A total of 198 out of 290 members of parliament voted in favor of the 62-year-old politician on Tuesday, state news agency IRNA reported.

Ghalibaf's re-election is a surprise.

Following the death of Abraham Raisi, observers expected him to run for president.

Born in the north-eastern city of Mashhad in 1961, Ghalibaf was appointed a general at a young age and served as commander of a division of the Islamic Revolutionary Guard Corps in the 1980–88 Iran–Iraq war.

Due to his political ambitions, he also studied political geography and received a doctorate from Tarbiat Modares University in Tehran in 2001.

In 2005, Ghalibaf left his military duties and devoted himself entirely to politics.

That same year, he ran in the presidential election, but lost to the eventual winner Mahmoud Ahmadinejad.
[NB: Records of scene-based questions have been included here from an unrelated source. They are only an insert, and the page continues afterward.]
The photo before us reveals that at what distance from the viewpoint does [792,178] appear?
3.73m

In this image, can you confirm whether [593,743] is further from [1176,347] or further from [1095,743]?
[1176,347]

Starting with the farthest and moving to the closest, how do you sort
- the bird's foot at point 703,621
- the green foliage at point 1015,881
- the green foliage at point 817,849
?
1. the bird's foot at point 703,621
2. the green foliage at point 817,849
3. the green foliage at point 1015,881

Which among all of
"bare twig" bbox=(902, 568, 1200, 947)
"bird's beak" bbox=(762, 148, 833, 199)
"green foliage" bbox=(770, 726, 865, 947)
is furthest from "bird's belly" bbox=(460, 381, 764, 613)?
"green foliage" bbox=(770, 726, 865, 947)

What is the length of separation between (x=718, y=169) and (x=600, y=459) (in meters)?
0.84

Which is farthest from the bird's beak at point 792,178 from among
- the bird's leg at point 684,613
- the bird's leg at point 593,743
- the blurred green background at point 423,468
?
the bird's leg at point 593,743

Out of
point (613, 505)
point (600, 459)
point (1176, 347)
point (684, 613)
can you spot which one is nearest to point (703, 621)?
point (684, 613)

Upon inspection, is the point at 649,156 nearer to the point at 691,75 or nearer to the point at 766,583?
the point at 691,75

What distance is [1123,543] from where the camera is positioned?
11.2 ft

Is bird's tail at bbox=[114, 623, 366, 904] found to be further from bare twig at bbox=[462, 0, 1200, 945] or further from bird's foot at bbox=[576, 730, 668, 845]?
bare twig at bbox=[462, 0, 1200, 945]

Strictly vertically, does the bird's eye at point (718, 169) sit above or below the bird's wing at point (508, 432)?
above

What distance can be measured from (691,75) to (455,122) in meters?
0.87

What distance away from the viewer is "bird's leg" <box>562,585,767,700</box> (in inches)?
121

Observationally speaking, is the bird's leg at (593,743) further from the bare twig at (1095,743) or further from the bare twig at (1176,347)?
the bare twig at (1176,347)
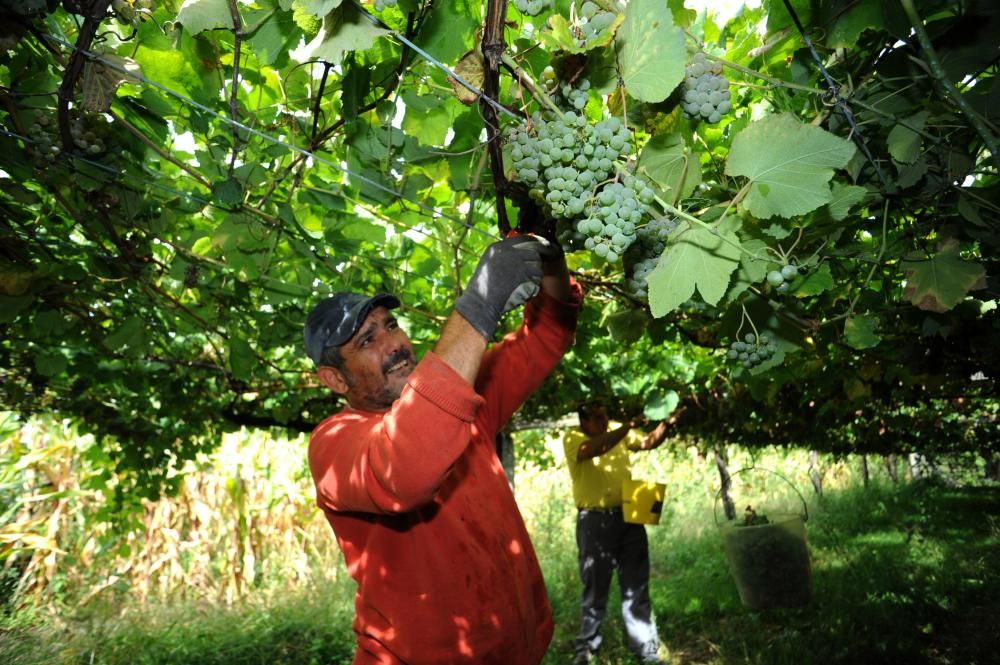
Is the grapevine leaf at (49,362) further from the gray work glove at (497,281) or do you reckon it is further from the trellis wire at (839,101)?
the trellis wire at (839,101)

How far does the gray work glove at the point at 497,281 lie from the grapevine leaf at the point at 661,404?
3.75 meters

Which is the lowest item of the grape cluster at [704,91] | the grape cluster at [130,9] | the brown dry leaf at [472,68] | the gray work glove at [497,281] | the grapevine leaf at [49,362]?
the gray work glove at [497,281]

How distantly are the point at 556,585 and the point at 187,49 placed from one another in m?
7.17

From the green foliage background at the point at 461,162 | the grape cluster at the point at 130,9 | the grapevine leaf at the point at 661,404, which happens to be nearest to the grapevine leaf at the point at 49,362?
the green foliage background at the point at 461,162

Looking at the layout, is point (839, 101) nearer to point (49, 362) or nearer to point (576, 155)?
point (576, 155)

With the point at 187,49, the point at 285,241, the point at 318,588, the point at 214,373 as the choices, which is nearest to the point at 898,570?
the point at 318,588

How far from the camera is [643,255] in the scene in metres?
1.45

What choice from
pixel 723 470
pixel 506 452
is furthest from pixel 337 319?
pixel 723 470

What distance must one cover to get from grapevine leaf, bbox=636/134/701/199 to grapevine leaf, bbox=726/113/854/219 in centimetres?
10

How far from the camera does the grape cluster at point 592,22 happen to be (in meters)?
1.09

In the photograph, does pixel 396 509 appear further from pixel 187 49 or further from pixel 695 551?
pixel 695 551

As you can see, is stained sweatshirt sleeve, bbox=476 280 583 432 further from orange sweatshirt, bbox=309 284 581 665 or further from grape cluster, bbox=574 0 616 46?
grape cluster, bbox=574 0 616 46

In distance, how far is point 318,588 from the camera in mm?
7867

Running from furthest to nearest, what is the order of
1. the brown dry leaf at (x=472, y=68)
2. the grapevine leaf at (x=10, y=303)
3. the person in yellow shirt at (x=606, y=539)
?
the person in yellow shirt at (x=606, y=539), the grapevine leaf at (x=10, y=303), the brown dry leaf at (x=472, y=68)
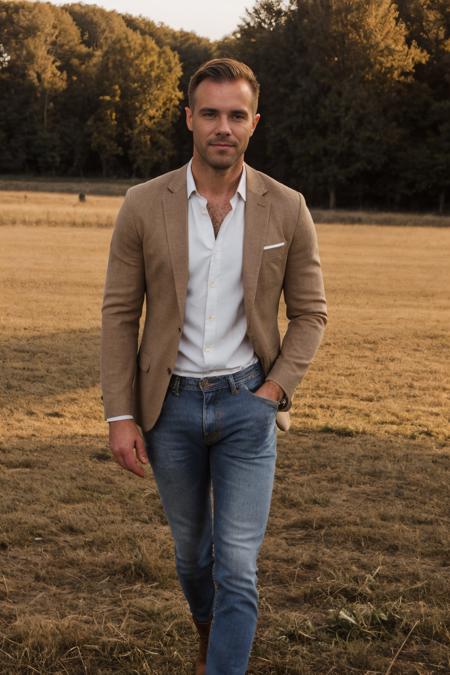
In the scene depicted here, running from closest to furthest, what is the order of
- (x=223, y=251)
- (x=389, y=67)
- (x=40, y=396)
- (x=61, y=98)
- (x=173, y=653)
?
(x=223, y=251) → (x=173, y=653) → (x=40, y=396) → (x=389, y=67) → (x=61, y=98)

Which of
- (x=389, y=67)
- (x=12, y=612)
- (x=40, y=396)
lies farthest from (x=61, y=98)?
(x=12, y=612)

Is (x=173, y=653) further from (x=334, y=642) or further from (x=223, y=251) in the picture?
(x=223, y=251)

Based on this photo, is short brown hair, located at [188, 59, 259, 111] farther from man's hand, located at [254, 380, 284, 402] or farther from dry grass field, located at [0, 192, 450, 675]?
dry grass field, located at [0, 192, 450, 675]

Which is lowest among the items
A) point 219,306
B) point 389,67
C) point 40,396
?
point 40,396

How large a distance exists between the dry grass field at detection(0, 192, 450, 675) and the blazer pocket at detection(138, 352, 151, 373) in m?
1.21

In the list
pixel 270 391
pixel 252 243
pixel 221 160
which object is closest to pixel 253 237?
pixel 252 243

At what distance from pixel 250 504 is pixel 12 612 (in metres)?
1.66

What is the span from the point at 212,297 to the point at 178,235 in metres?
0.23

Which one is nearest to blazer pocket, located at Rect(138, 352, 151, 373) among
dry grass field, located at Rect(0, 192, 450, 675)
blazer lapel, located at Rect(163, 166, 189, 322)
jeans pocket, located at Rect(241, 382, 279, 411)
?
blazer lapel, located at Rect(163, 166, 189, 322)

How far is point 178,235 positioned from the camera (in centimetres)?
291

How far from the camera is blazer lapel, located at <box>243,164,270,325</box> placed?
2928 millimetres

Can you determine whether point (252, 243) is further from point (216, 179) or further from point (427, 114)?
point (427, 114)

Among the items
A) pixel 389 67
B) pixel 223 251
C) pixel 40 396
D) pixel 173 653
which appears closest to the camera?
pixel 223 251

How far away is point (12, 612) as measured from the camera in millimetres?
4066
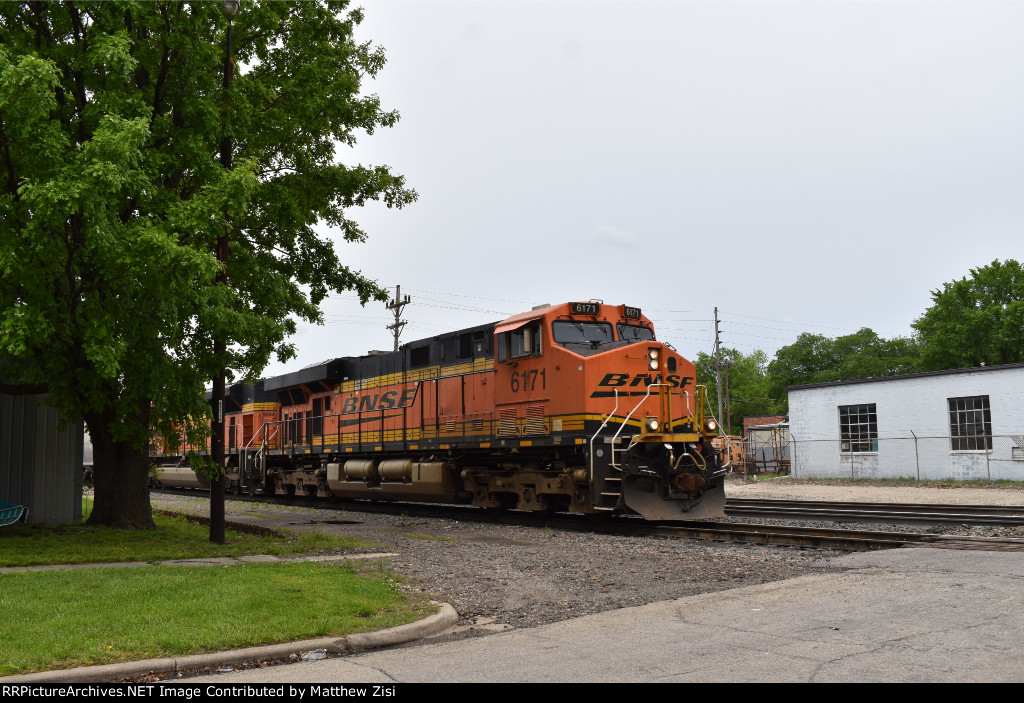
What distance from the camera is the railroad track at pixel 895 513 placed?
14875mm

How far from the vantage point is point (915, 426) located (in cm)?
3125

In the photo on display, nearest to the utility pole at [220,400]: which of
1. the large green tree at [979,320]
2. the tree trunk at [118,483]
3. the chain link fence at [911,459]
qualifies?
the tree trunk at [118,483]

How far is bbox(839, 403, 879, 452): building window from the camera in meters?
32.6

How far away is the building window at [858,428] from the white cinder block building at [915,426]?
4cm

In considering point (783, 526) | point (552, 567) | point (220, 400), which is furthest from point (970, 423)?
point (220, 400)

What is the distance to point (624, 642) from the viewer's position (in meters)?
6.47

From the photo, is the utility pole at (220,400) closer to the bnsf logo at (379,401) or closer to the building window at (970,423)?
the bnsf logo at (379,401)

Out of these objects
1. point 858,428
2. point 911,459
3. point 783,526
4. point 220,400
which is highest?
point 220,400

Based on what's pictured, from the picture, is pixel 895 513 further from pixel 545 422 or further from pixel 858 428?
pixel 858 428

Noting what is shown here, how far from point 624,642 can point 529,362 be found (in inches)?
396

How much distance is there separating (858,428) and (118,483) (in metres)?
27.8

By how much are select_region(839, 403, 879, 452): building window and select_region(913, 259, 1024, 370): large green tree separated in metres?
32.6

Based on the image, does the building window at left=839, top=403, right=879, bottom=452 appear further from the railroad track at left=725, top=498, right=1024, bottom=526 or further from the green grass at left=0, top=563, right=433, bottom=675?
the green grass at left=0, top=563, right=433, bottom=675

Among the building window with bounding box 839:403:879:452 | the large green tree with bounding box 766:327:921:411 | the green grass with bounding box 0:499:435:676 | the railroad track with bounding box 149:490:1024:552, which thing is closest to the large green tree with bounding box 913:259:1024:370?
the large green tree with bounding box 766:327:921:411
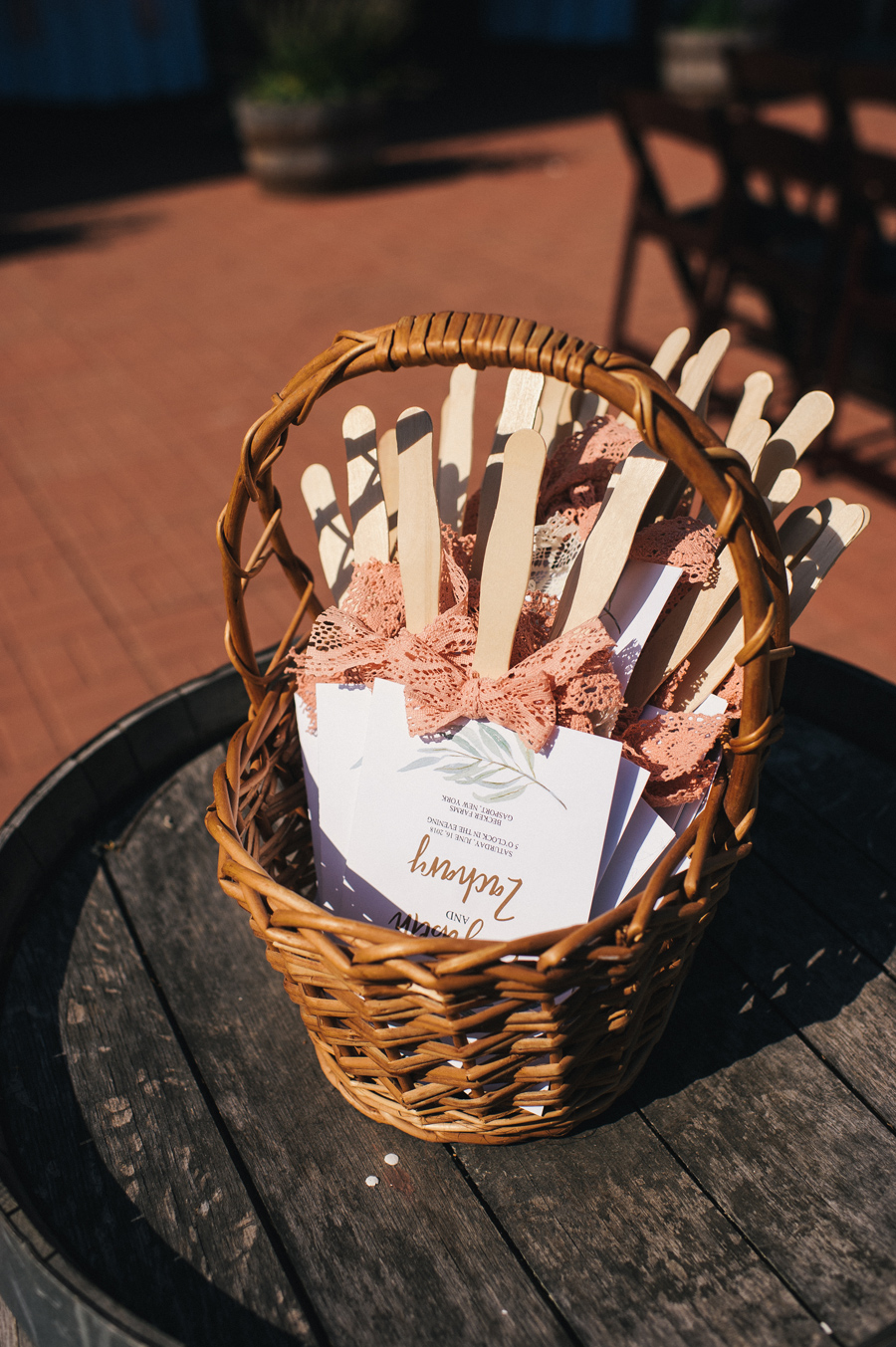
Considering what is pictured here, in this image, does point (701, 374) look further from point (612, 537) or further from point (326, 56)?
point (326, 56)

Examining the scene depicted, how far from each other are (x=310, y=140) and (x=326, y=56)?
47 centimetres

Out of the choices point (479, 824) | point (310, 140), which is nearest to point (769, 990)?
point (479, 824)

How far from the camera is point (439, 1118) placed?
800 mm

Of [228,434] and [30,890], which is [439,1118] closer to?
[30,890]

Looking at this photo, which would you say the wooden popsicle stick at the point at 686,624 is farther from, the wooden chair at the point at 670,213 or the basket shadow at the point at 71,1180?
the wooden chair at the point at 670,213

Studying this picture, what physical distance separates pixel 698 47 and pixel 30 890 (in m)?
8.35

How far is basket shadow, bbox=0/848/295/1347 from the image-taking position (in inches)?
28.4

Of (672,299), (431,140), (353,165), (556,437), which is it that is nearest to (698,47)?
(431,140)

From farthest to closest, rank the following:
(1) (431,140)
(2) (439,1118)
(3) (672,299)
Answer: (1) (431,140) → (3) (672,299) → (2) (439,1118)

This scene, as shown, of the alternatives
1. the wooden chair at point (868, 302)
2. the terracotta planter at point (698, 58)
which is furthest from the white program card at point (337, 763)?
the terracotta planter at point (698, 58)

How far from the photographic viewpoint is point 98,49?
7.07 metres

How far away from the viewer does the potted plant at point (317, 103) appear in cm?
545

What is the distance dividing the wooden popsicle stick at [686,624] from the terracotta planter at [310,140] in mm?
5478

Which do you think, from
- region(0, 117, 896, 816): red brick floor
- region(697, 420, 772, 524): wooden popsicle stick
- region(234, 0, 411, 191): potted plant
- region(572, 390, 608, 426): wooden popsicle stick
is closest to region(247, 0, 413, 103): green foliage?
region(234, 0, 411, 191): potted plant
In 2005 he became the mayor of Tehran.

There were allegations of corruption in his work in the capital.

Ghalibaf again failed in another bid for the presidency in 2013. He ultimately withdrew his candidacy in 2017.

Critics of the Iranian regime and liberal politicians will remember his instrumental role as a commander in the suppression of student protests in 1999.

The Parliament is the legislative body of Iran.

However, real power is concentrated in the state leadership, with religious leader Ali Khamenei at the top in the role of supreme leader.